Japan Geoscience Union Meeting 2025

Presentation information

[E] Oral

M (Multidisciplinary and Interdisciplinary) » M-IS Intersection

[M-IS05] Environmental, Socio-economic, and Climatic Changes in Northern Eurasia

Sun. May 25, 2025 9:00 AM - 10:30 AM Exhibition Hall Special Setting (6) (Exhibition Hall 7&8, Makuhari Messe)

convener:Pavel Groisman(NC State University Research Scholar at NOAA National Centers for Environmental Information, Asheville, North Carolina, USA), Shamil Maksyutov(National Institute for Environmental Studies), Alexander Olchev(Lomonosov Moscow State University, Moscow, Russia), Chairperson:Pavel Groisman(NC State University Research Scholar at NOAA National Centers for Environmental Information, Asheville, North Carolina, USA), Shamil Maksyutov(National Institute for Environmental Studies), Iuliia Mukhartova(Lomonosov Moscow State University)

9:00 AM - 9:15 AM

[MIS05-01] Past and future estimates of the land carbon sink for Northern Eurasia by multiple approaches

★Invited Papers

*Irina Melnikova1, Tokuta Yokohata1, Dmitry Shchepashchenko2, Shamil Maksyutov1 (1.National Institute for Environmental Studies (NIES), Japan, 2.The International Institute for Applied Systems Analysis (IIASA), Austria)
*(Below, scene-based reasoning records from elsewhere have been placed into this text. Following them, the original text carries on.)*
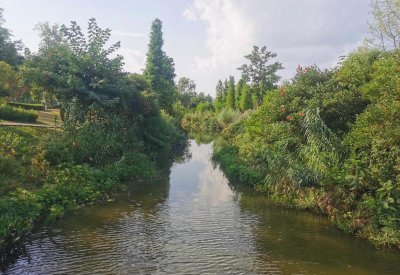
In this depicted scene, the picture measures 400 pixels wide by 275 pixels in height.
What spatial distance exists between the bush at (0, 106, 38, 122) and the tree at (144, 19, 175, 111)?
2017cm

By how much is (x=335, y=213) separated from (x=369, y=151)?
98.6 inches

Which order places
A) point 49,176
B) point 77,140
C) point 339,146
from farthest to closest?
1. point 77,140
2. point 49,176
3. point 339,146

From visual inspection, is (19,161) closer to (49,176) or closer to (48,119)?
(49,176)

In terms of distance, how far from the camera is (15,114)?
2556cm

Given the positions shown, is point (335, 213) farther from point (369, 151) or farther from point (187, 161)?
point (187, 161)

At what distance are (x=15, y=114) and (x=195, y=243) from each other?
63.4ft

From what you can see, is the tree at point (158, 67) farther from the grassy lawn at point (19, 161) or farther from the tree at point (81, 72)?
the grassy lawn at point (19, 161)

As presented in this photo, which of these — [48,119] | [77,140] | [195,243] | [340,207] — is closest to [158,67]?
[48,119]

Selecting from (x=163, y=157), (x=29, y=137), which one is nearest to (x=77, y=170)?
(x=29, y=137)

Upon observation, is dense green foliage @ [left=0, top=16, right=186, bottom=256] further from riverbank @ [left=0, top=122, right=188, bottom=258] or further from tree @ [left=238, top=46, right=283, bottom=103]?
tree @ [left=238, top=46, right=283, bottom=103]

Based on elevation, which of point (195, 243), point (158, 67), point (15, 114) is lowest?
point (195, 243)

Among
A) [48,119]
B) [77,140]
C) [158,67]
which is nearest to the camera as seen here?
[77,140]

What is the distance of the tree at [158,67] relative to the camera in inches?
1790

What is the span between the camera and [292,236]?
40.9 ft
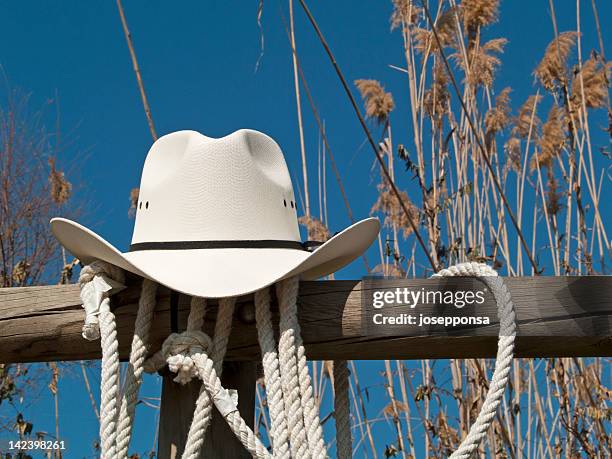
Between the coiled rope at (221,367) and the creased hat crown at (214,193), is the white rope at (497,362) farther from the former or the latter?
the creased hat crown at (214,193)

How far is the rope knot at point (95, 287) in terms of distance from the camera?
1.31 meters

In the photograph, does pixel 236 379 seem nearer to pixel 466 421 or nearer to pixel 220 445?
pixel 220 445

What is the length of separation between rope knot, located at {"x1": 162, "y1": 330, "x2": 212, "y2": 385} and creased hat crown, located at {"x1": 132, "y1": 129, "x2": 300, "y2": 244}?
0.54 ft

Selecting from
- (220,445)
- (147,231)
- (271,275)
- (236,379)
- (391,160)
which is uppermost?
(391,160)

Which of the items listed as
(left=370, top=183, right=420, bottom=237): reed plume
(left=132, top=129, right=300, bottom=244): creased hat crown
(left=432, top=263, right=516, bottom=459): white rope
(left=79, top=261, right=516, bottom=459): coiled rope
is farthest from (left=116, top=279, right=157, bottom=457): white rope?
(left=370, top=183, right=420, bottom=237): reed plume

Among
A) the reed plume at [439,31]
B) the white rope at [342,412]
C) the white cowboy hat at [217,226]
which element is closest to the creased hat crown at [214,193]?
the white cowboy hat at [217,226]

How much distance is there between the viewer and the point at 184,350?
4.23 feet

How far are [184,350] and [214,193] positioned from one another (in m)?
0.26

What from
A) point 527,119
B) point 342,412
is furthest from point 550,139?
point 342,412

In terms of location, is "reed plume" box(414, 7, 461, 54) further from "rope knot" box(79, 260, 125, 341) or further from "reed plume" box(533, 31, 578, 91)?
"rope knot" box(79, 260, 125, 341)

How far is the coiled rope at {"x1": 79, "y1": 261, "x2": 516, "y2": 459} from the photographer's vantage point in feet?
4.13

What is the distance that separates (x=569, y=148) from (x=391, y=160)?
2.23 ft

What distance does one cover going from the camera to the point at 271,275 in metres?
1.29

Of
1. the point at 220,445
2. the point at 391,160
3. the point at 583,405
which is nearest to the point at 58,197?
the point at 391,160
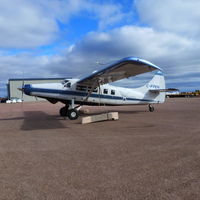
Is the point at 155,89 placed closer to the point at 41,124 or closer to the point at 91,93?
the point at 91,93

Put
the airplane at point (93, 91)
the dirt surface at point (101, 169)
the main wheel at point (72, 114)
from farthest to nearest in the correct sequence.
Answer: the main wheel at point (72, 114) → the airplane at point (93, 91) → the dirt surface at point (101, 169)

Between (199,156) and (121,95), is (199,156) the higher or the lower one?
the lower one

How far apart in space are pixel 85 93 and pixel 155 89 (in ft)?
21.4

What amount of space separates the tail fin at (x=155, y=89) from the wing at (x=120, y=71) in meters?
4.10

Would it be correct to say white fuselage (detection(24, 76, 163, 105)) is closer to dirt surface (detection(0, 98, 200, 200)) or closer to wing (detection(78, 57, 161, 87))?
wing (detection(78, 57, 161, 87))

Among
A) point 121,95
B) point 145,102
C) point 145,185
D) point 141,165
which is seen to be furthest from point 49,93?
point 145,185

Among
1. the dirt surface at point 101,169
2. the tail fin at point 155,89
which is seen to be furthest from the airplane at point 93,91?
the dirt surface at point 101,169

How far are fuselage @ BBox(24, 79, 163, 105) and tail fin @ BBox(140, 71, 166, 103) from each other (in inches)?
18.3

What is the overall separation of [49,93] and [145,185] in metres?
9.89

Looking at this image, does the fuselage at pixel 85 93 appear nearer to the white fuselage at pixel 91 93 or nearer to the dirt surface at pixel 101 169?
the white fuselage at pixel 91 93

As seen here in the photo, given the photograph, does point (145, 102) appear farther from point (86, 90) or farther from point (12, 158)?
point (12, 158)

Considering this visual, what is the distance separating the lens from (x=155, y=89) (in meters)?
16.3

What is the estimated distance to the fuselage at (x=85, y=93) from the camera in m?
12.0

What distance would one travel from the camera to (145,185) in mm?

Keywords:carbon cycle, projections, CMIP, forest

Boreal forests are recognized as an important contributor to sustaining the global land carbon sink under the effects of changes in climate and CO2 concentrations. The data on present state of forest carbon sinks are useful for validating the land carbon component in the Earths System Models (ESMs). The forest carbon sink estimates for Northern Eurasia by the forest inventory, flux mapping and remote sensing have advanced in the past decade towards converging, while some differences exist. For example, a number of the bottom-up and top-down approaches still exceed (by up to 2-3 times) the estimates by the national inventory report of Russia. Many of those estimates converge to the range of the land sink around 0.3 to 0.4 PgC annually. Adding ESM land carbon sink predictions to the comparison has a potential to provide additional arguments for understanding the causes driving the estimates apart, due to the ability of the integrated models to treat self-consistently the land hydrology, energy balance and vegetation processes. Here we use historical outputs of the ESM ensemble that contributed to the Coupled Model Intercomparison Project (CMIP) phase 5 and 6. We show our results on the attribution of the carbon flux estimates discrepancies between CMIP5,6 models with the forest inventory estimates, inversion models and “Trends and drivers of the regional scale terrestrial sources and sinks of carbon dioxide” (TRENDY) project. We provide our best estimates of the land carbon sink for Northern Eurasia by various approaches and discuss how these discrepancies affect the carbon sink estimates under future scenarios and provide suggestions for improving them.